Libratone Air+ (2. Generation) im Test: Gegen all den Lärm im Zug

  Die In-Ear-Kopfhörer Libratone Air+ gibt es nun auch in der zweiten Generation zu kaufen. Im Test zeigt sich, ob das ANC im Alltag wirklich überzeugt.

  Kleiner Hinkelstein im Ohr

  Das Update aus dem Jahr 2021 macht den Kauf des Vorgängers nahezu überflüssig, da der Preisunterschied eher gering ist. Erfreulich ist das ANC, durch das Störgeräusche unterwegs angenehm reduziert werden. Bei der Bedienung direkt am Earbud und in puncto Bass haben wir uns von Libratone etwas mehr erhofft.
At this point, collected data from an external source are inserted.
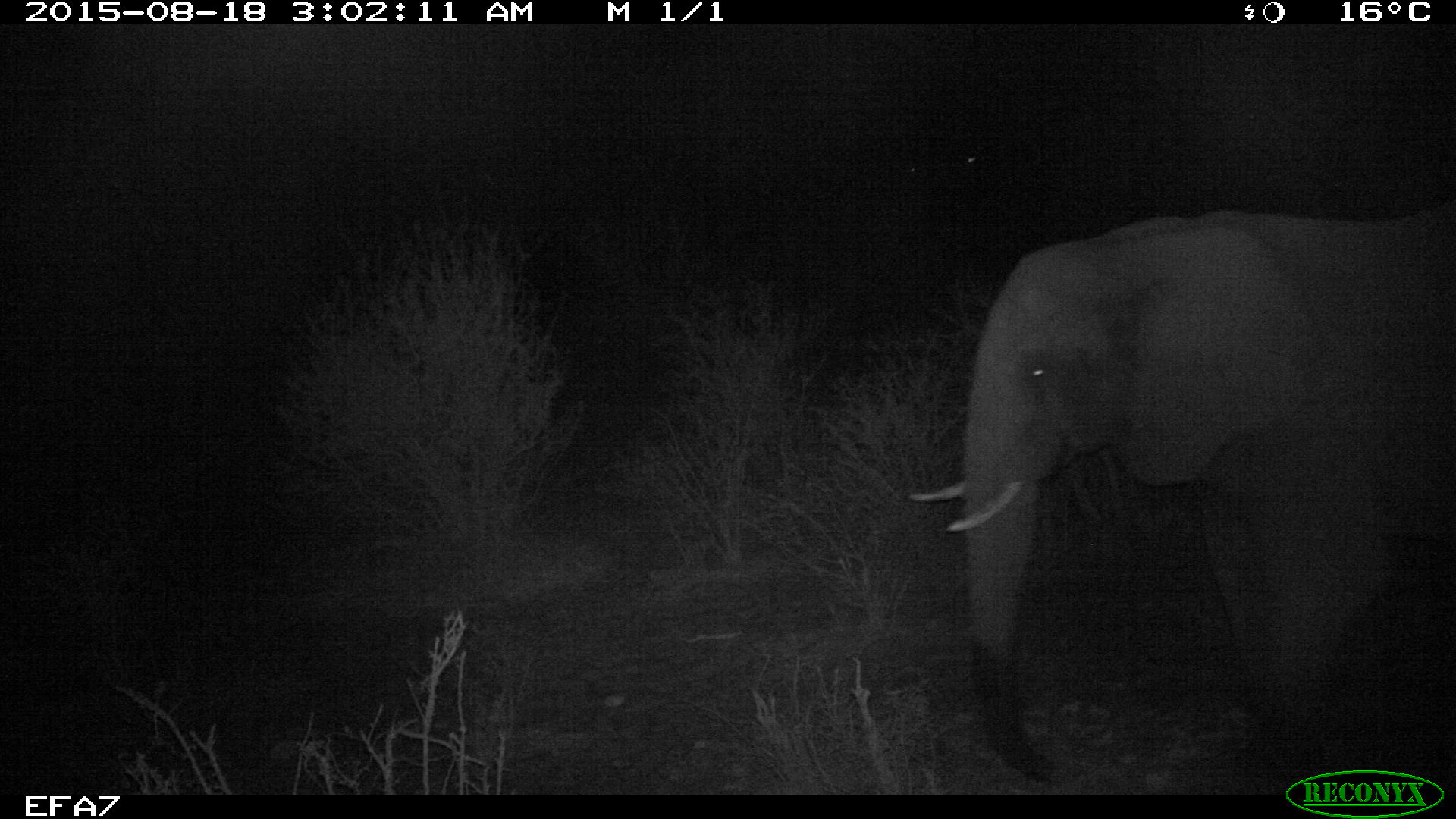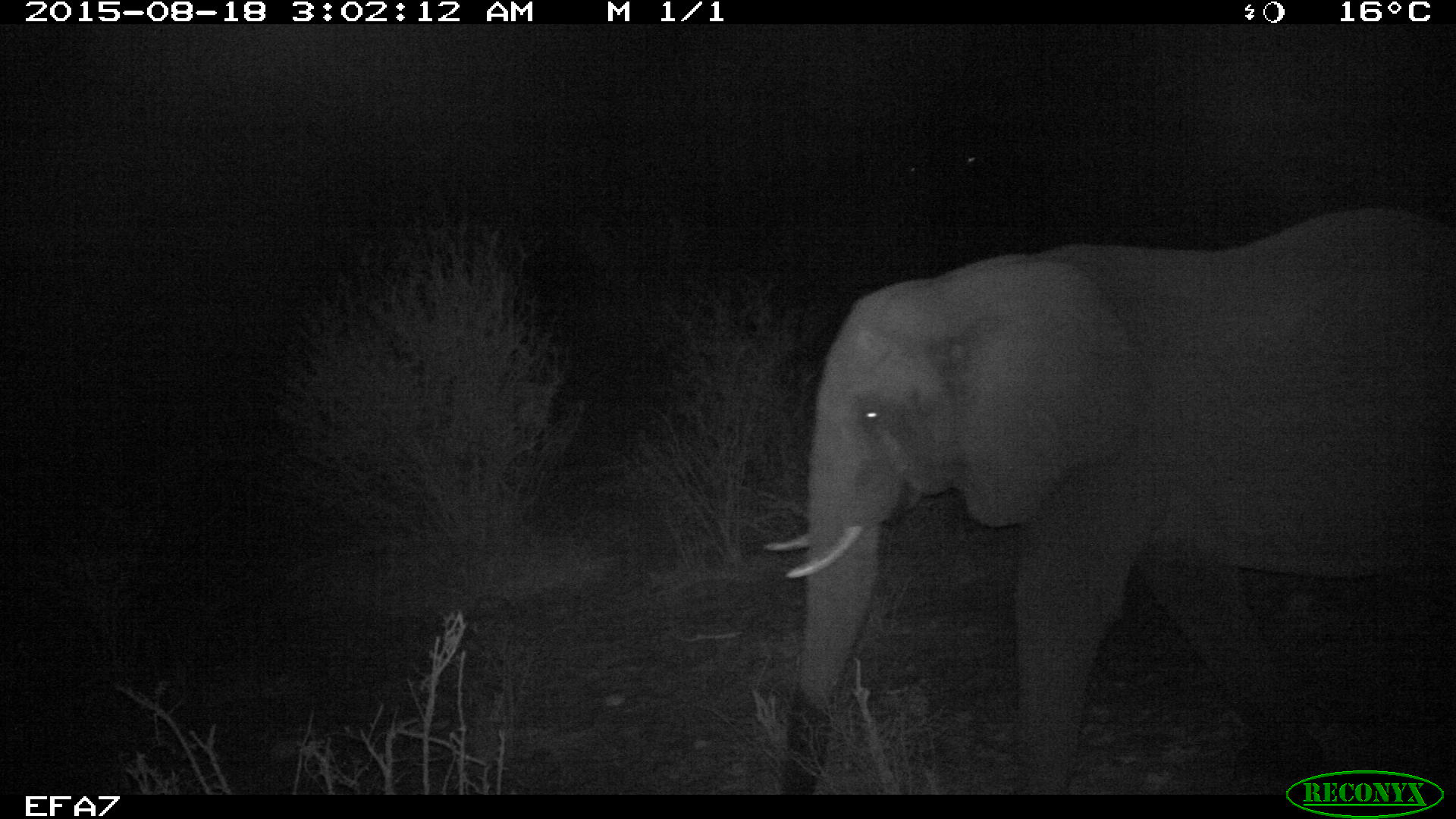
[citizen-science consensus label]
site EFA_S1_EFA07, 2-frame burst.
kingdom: Animalia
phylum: Chordata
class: Mammalia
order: Proboscidea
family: Elephantidae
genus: Loxodonta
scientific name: Loxodonta africana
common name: african bush elephant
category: elephant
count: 1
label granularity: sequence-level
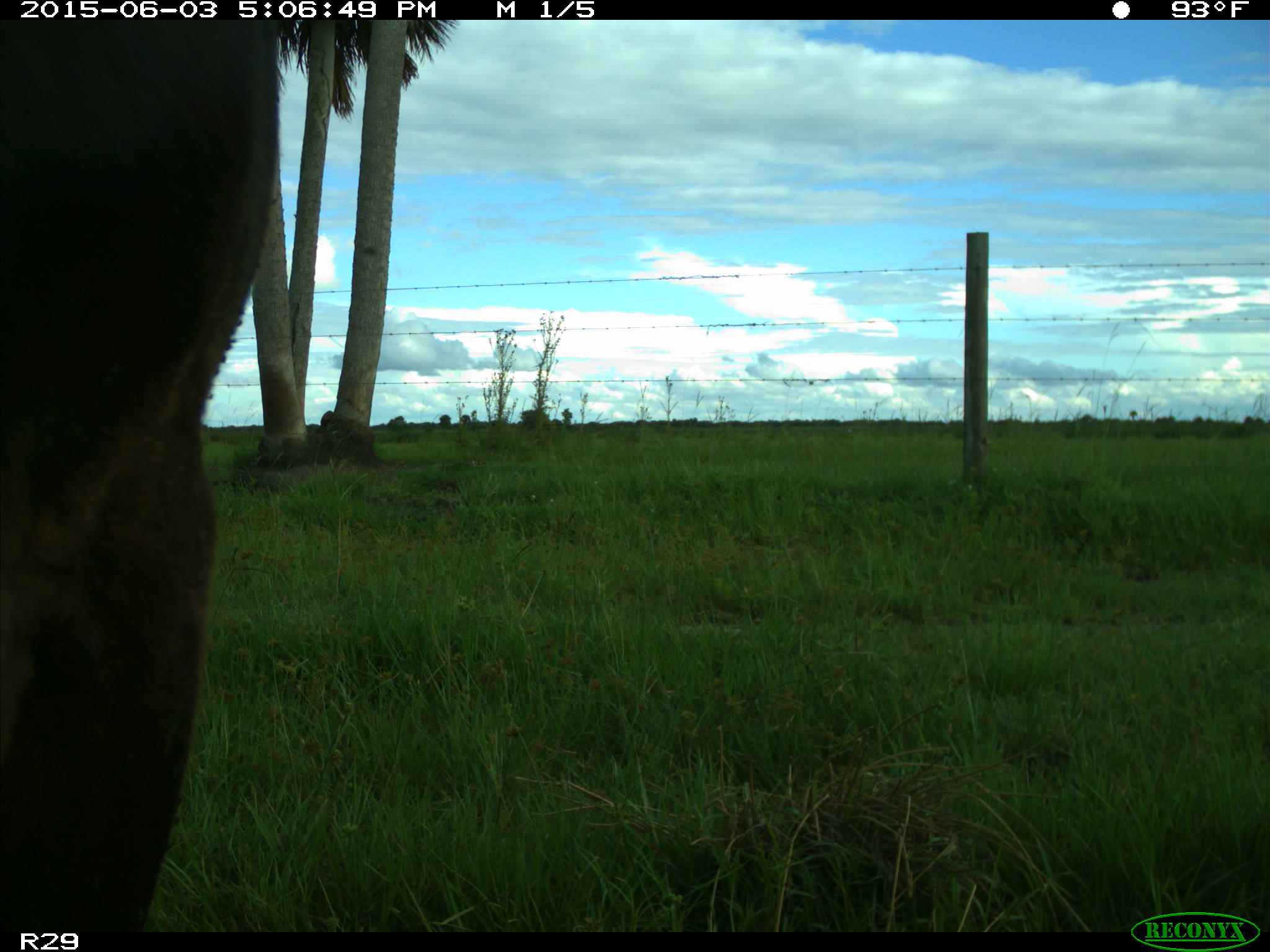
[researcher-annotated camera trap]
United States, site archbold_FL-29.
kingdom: Animalia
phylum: Chordata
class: Mammalia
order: Artiodactyla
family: Bovidae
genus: Bos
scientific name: Bos taurus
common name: domestic cow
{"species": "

  Der dänische Hersteller Libratone hat im Sommer 2021 ein Update der Earbuds Libratone Air+ veröffentlicht. Viele Funktionen des Vorgängers finden sich auch in der zweiten Generation wieder, die mit 200 Euro etwa 30 Euro teurer ist.

  Das keilförmige Design der Earbud-Stifte, die jeweils nur 5,5 Gramm wiegen, zwei verbaute Mikrofone, 6 Stunden Akkulaufzeit, Staub-, Schweiß- und Spritzwasserschutz (IP54) sowie aktive Geräuschunterdrückung ("ANC"): All das findet ihr auch bei den neuen Libratone vor.

  Neu preist der Hersteller ein optimiertes ANC an, einen Passformtest über die App und ein neu gestaltetes Ladecase in "dänischem Design".

  Libratone Air+ (2. Gen)

  Die Libratone Air+ gibt es jetzt auch in der zweiten Generation zu kaufen.

  

  So richtig mit Dänemark können wir die Hülle nicht in Verbindung bringen, aber sie sieht schick aus und erfüllt ihren Zweck. Öffnet ihr die Hülle, erblickt ihr die auffälligen Earbuds, kantig, symmetrisch angeordnet, fast schon ein bisschen "spacig".

  Sie sind schnell mit eurem Handy verbunden (iOS oder Android) und ihr könnt die Libratone Air+ auch per App nach eurem Geschmack einrichten, was wir euch dringend empfehlen. Zwar nervt es, dass ihr euch hierfür bei Libratone registrieren müsst, aber ohne die App und ein neues Update funktioniert die Touch-Steuerung an den Earbuds nur schlecht. Wenn ihr eure In-Ear-Kopfhörer gerne auf diese Weise bedienen wollt, kommt ihr nicht darum herum.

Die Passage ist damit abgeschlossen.